Publication information
- Publisher: The Library of American Comics
- Format: Hardcover
- Genre: Funny animals Adventure Fairy tale Adaptation
- Publication date: November 2016
- No. of issues: 3 published of 4 planned
- Main character(s): various

Creative team
- Written by: Frank A. Reilly, Floyd Gottfredson
- Penciller(s): Manuel Gonzales, Jesse Marsh, Julius Svendsen, Floyd Gottfredson, Ken Hultgren, Joseph H. Hale, John Ushler, Bill Wright
- Inker(s): Dick Moores
- Editor(s): Dean Mullaney

= Walt Disney's Treasury of Classic Tales (hardcover book collection) =

Walt Disney's Treasury of Classic Tales is a series of hardcover books that collects the Sunday comic strips of Walt Disney's Treasury of Classic Tales, an umbrella title for comic strips which were drawn by several different Disney artists during the period of the early 1950s to the mid-1980s. The Treasury of Classic Tales comic strips were used by Walt Disney Studios to introduce current movie characters into comic adaptations for the public. The books are being published by IDW Publishing's imprint, The Library of American Comics. The first book of the series was released in November 2016.

In April 2018, it was announced that, due to the sales goal of the series not being met, the third volume may be the last one to be published.

==Format==

The hardcover books have a sewn binding, a sewn linen ribbon bookmark, and a dust jacket. They measure 12 × 8.5 inches or 305 × 216 mm.

They are printed in full colour, as were the original comic strip publications. Each volume of the series has approximately 230 pages, some of which contain supplementary materials. Every book has an introduction written by the animation historian Michael Barrier. Background information on each featured comic story is consistently presented before each comic strip. All are prefaced with an introduction which includes comparisons between the movie and comic strip adaptation, trivia about the movie, and Walt Disney's motivation and biographical touchstones.

___

### Set problem
Answer these from the Treasury of Classic Tales text:
1. Who writes the introduction in every book?
2. In what month and year was it announced that the third volume may be the last?
3. What are the books' dimensions in inches?
The records are not needed for anything here.

Spatial reasoning question records:
___

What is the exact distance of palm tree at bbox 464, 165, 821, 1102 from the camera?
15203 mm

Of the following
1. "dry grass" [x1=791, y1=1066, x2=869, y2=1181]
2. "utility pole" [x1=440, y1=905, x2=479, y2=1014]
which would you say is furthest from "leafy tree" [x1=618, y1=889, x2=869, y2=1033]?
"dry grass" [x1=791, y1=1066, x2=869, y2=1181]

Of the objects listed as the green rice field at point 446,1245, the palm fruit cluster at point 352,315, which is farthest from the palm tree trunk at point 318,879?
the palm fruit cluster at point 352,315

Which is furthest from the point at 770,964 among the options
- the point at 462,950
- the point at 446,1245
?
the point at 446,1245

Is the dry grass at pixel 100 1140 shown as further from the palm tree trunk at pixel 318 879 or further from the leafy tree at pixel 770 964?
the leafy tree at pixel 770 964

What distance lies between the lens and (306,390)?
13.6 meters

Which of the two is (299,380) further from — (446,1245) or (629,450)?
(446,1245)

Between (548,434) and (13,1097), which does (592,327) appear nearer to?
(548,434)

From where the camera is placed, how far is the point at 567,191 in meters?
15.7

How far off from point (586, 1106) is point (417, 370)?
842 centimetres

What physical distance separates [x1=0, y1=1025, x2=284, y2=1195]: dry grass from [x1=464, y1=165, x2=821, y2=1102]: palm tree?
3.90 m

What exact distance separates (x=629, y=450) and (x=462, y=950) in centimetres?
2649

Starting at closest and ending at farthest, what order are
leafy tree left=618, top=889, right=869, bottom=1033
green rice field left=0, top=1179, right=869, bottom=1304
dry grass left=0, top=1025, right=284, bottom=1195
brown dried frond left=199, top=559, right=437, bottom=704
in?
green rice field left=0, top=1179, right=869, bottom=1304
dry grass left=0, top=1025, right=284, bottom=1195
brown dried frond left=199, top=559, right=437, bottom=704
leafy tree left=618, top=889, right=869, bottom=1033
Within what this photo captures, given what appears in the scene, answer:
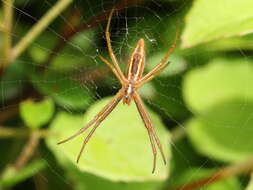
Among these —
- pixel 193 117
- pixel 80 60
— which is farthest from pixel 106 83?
pixel 193 117

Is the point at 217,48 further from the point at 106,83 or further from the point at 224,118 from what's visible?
the point at 106,83

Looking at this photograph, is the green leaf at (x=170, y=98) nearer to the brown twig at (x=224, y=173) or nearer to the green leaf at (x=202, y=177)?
the green leaf at (x=202, y=177)

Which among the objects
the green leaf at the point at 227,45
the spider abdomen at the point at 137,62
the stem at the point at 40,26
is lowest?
the green leaf at the point at 227,45

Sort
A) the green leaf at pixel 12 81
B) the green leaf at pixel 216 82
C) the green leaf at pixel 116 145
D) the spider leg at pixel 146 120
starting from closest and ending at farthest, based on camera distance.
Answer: the green leaf at pixel 116 145 < the spider leg at pixel 146 120 < the green leaf at pixel 216 82 < the green leaf at pixel 12 81

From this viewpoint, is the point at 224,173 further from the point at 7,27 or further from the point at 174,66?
the point at 7,27

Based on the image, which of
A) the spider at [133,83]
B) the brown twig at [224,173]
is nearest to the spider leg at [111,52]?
the spider at [133,83]

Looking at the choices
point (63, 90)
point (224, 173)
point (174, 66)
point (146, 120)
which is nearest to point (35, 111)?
point (63, 90)

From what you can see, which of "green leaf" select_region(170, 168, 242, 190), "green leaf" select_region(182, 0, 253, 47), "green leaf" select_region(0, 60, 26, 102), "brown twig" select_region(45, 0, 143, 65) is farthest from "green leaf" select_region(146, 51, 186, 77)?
"green leaf" select_region(0, 60, 26, 102)
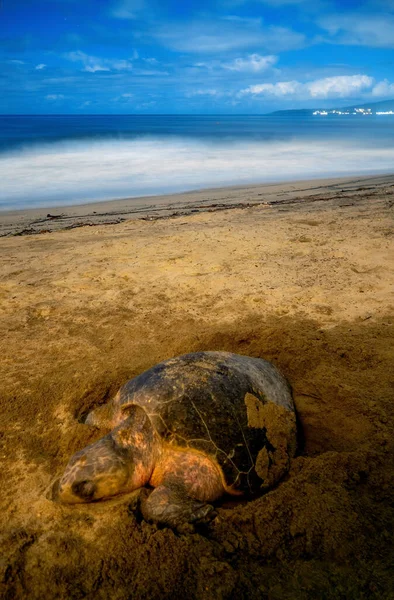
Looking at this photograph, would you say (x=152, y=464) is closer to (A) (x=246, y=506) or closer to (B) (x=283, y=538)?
(A) (x=246, y=506)

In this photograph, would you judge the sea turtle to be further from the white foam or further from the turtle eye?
the white foam

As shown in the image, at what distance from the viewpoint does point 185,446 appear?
2.17 meters

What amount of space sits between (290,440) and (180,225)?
5.11 metres

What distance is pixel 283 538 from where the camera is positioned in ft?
5.98

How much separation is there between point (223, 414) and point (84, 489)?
82cm

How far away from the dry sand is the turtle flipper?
67 mm

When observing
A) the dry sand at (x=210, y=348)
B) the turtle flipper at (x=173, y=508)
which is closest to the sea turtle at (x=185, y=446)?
the turtle flipper at (x=173, y=508)

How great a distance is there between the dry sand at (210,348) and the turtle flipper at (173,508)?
2.6 inches

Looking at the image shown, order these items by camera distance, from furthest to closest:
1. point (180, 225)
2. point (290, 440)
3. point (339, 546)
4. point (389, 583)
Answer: point (180, 225)
point (290, 440)
point (339, 546)
point (389, 583)

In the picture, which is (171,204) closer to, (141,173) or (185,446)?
(141,173)

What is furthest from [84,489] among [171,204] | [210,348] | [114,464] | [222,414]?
[171,204]

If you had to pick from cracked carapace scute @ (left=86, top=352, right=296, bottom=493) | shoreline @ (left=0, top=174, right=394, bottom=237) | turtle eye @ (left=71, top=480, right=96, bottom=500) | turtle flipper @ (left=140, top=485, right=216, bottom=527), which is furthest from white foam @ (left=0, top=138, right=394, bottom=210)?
turtle flipper @ (left=140, top=485, right=216, bottom=527)

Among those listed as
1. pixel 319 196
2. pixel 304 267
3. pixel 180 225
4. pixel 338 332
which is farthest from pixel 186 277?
pixel 319 196

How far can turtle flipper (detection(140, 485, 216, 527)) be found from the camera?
1916mm
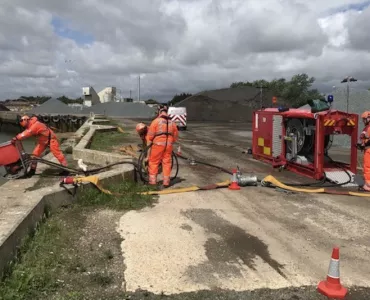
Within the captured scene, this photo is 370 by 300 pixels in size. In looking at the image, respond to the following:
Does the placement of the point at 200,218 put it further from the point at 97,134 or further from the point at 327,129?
the point at 97,134

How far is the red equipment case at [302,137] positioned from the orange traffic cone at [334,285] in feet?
17.6

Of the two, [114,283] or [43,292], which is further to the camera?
[114,283]

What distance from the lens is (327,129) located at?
8867 millimetres

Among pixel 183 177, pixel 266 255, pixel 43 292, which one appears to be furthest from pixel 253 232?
pixel 183 177

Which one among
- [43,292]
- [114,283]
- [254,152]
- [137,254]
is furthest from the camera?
[254,152]

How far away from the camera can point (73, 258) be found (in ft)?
14.1

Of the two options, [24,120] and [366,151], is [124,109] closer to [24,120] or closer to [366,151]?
[24,120]

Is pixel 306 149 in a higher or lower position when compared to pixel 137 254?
higher

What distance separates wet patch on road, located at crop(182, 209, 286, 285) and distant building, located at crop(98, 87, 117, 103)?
73507 mm

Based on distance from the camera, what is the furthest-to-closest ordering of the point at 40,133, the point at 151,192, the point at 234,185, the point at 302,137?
the point at 302,137
the point at 40,133
the point at 234,185
the point at 151,192

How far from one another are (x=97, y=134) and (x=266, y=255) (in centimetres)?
1600

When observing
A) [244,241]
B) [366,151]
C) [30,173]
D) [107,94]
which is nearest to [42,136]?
[30,173]

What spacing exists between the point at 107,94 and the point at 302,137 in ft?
235

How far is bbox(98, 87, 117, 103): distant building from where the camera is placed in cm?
7756
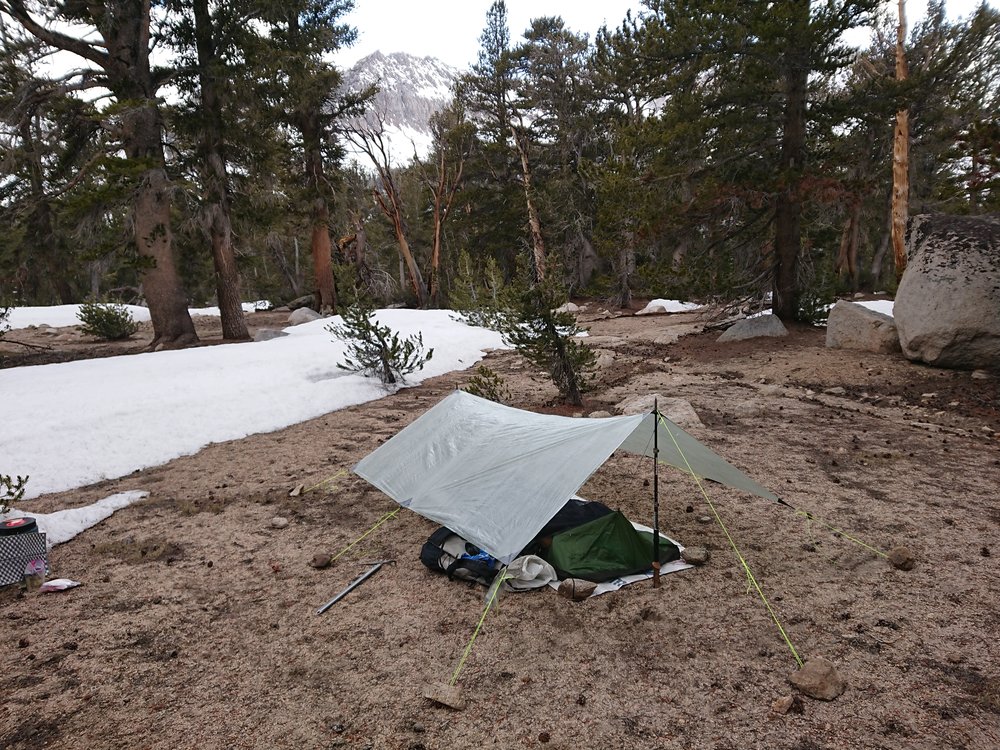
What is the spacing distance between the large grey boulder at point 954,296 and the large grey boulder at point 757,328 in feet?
12.0

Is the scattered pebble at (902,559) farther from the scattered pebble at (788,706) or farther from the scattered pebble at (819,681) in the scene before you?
the scattered pebble at (788,706)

___

### Written response
1. Michael Barrier
2. April 2018
3. 12 × 8.5 inches